This thread has been locked.

If you have a related question, please click the "Ask a related question" button in the top right corner. The newly created question will be automatically linked to this question.

TMS320DM8147: DSP reset/restart/reload fails after many successful iterations

Part Number: TMS320DM8147

The setup of interest here is a DM8147 the is running a custom uboot to load code across the PCIe bus to the DSP and then start the DSP.

The DSP has EDMA and McASPs active and runs 8 tasks. Everything works as expected.

What doesn't work i100% of the time is an asynchronous  "soft" reboot. This happens when the ARM resets the DSP and code is reloaded across the PCIe bus and the DSP restarted. Are there special steps required to reset the DSP to it's powered down state.

Additionally, once the DSP has failed to come up correctly, a complete power off, restart cycle is required.

Are there any additional steps required to soft reboot the DSP in the DM8147.

Thanks.

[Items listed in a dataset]

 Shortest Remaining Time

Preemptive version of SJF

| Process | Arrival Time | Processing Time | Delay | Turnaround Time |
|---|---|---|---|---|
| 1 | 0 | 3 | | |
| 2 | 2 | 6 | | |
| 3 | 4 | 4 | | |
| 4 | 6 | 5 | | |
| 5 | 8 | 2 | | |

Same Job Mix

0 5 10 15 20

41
...
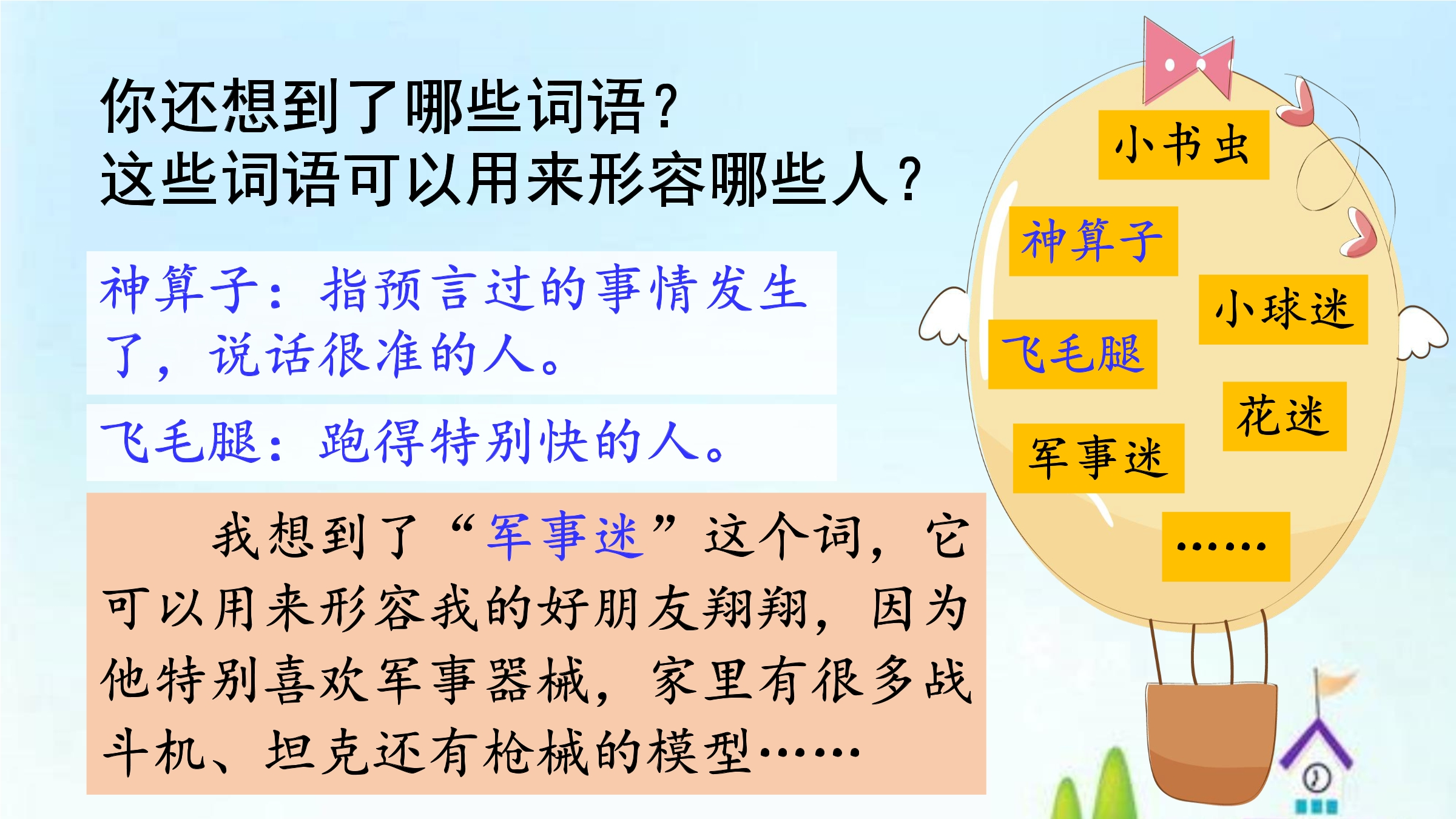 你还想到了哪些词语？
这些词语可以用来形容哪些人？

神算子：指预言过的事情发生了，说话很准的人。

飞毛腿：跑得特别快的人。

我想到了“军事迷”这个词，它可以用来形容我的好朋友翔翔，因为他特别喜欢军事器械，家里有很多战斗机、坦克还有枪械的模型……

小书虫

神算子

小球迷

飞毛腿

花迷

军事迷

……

- Tasks and exercises -
**1.** In the DM8147 DSP reset thread, what is required once the DSP has failed to come up correctly?
**2.** Please echo everything in the DM8147 DSP reset thread from "Part Number: TMS320DM8147" down to "start the DSP.".

- Completed exercise -
**1.** A complete power off and restart cycle.

**2.**
Part Number: TMS320DM8147

The setup of interest here is a DM8147 the is running a custom uboot to load code across the PCIe bus to the DSP and then start the DSP.